Contrastive learning for visual representation is an active area of research in computer vision [22, 57, 58]. While the majority of research has focused on self-supervised learning, supervised contrastive loss functions have been underexplored and provide several advantages over supervised cross-entropy losses [58, 59]. Unfortunately, no straightforward extension of existing contrastive loss functions, such as InfoNCE[60] and NT-Xent[61], can accommodate multi-label supervision. Here, we propose a simple and general extension of supervised contrastive learning for multi-label tasks and present the method in the context of patch-based image classification. a, Our multi-label contrastive learning framework starts with a randomly sampled anchor image with an associated set of labels. Within each minibatch a set of positive examples are defined for each label of the anchor image that shares the same label status. All images in the minibatch undergo a feedforward pass through the SRH encoder (red dotted lines indicate weight sharing). Each image representation vector (2048-D) is then passed through multiple label projectors (128-D) in order to compute a contrastive loss for each label (yellow dashed line). The scalar label-level contrastive loss is then summed and backpropagated through the projectors and image encoder. The multi-label contrastive loss is computed for all examples in each minibatch. b, PyTorch-style pseudocode for implementation of our proposed multi-label contrastive learning framework is shown. Note that this framework is general and can be applied to any multi-label classification task. We call our implementation patchcon because individual image patches are sampled from whole slide SRH images to compute the contrastive loss. Because we use a single projection layer for each label and the same image encoder is used for all images, the computational complexity is linear in the number of labels.

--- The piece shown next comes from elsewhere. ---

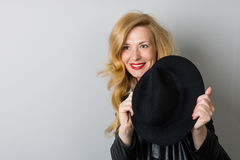 Vrouw met een zwarte hoed op grijs Royalty-vrije Stock Fotografie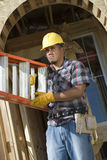 Worker Carrying Stepladder. At construction site Royalty Free Stock Photography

Extended Data Fig 4. SRH visual representation learning comparison.

Extended Data Fig 4.

a, SRH patch representations of a held-out validation set are plotted. Patch representations from a ResNet50 encoder randomly initialized (top row), trained with cross-entropy (middle row), and PatchCon (bottom row) are shown. Each column shows binary labels for the listed molecular diagnostic mutation or subgroup. A randomly initialized encoder shows evidence of clustering because patches sampled from the same patient are correlated and can have similar image features. Training with a cross-entropy loss does enforce separability between some of the labels; however, there is no discernible lowdimensional manifold that disentangles the label information. Our proposed multi-label contrastive loss produced embeddings that are more uniformly distributed in representation space than cross-entropy. Uniformity of the learned embedding distribution is known to be a desirable feature of contrastive representation learning [32]. b, Qualitative analysis of the SRH patch embeddings indicates that that data is distributed along two major axes that correspond to IDH mutational status and 1p19q-codeletion status. This distribution produces a simplex with the three major molecular subgroups at each of the vertices. These qualitative results are reproduced in our prospective testing cohort show in Figure 2e. c, The contour density plots for each of the major molecular subgroups are shown to summarize the overall embedding structure. IDH-wildtype images cluster at the apex and IDH-mutant tumors cluster at the base. Patients with 1p19q-intact are closer to the origin and 1p19q-codeleted tumors are further from the origin.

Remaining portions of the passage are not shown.